Aim of the task
Rewrite every line of the records below as a numbered list, dropping the blank lines and leaving out the pictures.

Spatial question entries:
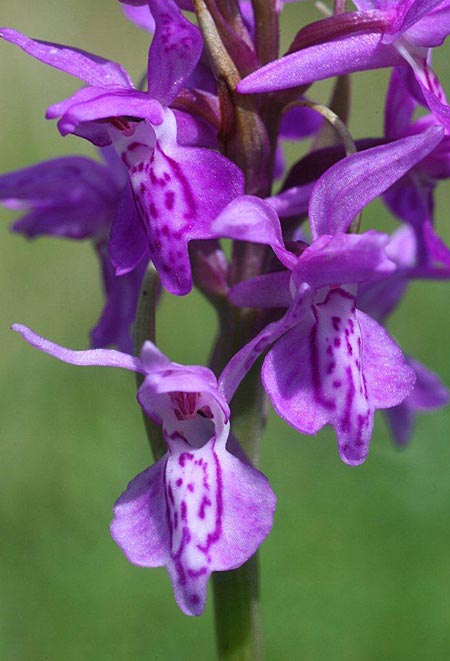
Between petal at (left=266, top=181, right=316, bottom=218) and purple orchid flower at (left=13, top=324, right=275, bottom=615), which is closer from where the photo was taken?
purple orchid flower at (left=13, top=324, right=275, bottom=615)

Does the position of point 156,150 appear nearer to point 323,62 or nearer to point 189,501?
point 323,62

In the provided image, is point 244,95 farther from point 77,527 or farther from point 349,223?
point 77,527

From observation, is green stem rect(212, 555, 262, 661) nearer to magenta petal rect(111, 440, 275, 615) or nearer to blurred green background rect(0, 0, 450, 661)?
magenta petal rect(111, 440, 275, 615)

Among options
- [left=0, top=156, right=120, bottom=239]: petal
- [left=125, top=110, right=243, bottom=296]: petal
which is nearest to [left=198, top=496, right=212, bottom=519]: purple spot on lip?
[left=125, top=110, right=243, bottom=296]: petal

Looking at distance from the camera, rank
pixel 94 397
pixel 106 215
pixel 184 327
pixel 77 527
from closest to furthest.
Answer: pixel 106 215
pixel 77 527
pixel 94 397
pixel 184 327

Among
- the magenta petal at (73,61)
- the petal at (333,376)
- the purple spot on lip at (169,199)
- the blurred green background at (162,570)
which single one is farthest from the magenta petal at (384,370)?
the blurred green background at (162,570)

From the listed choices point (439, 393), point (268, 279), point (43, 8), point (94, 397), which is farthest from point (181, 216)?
point (43, 8)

Answer below
1. Between petal at (left=266, top=181, right=316, bottom=218) and purple orchid flower at (left=13, top=324, right=275, bottom=615), which is closer from where the photo was taken?
2. purple orchid flower at (left=13, top=324, right=275, bottom=615)
3. Does the position of point 156,150 appear nearer to point 323,62 or nearer to point 189,501?
4. point 323,62
5. In the provided image, is point 244,95 farther from point 77,527 or farther from point 349,223?
6. point 77,527
7. From observation, is green stem rect(212, 555, 262, 661) nearer to magenta petal rect(111, 440, 275, 615) or nearer to blurred green background rect(0, 0, 450, 661)?
8. magenta petal rect(111, 440, 275, 615)
9. Among options
10. - [left=0, top=156, right=120, bottom=239]: petal
11. - [left=125, top=110, right=243, bottom=296]: petal
12. which is nearest to [left=198, top=496, right=212, bottom=519]: purple spot on lip?
13. [left=125, top=110, right=243, bottom=296]: petal
14. Looking at distance from the camera, rank
15. pixel 94 397
16. pixel 106 215
17. pixel 184 327
18. pixel 77 527
19. from closest to furthest.
20. Answer: pixel 106 215
21. pixel 77 527
22. pixel 94 397
23. pixel 184 327
24. Among
25. - the magenta petal at (73,61)
26. - the petal at (333,376)
27. - the purple spot on lip at (169,199)
28. - the blurred green background at (162,570)
29. which single one is farthest from the magenta petal at (384,370)?
30. the blurred green background at (162,570)
31. From the listed choices point (439, 393), point (268, 279), point (43, 8), point (94, 397), which is farthest from point (181, 216)?
32. point (43, 8)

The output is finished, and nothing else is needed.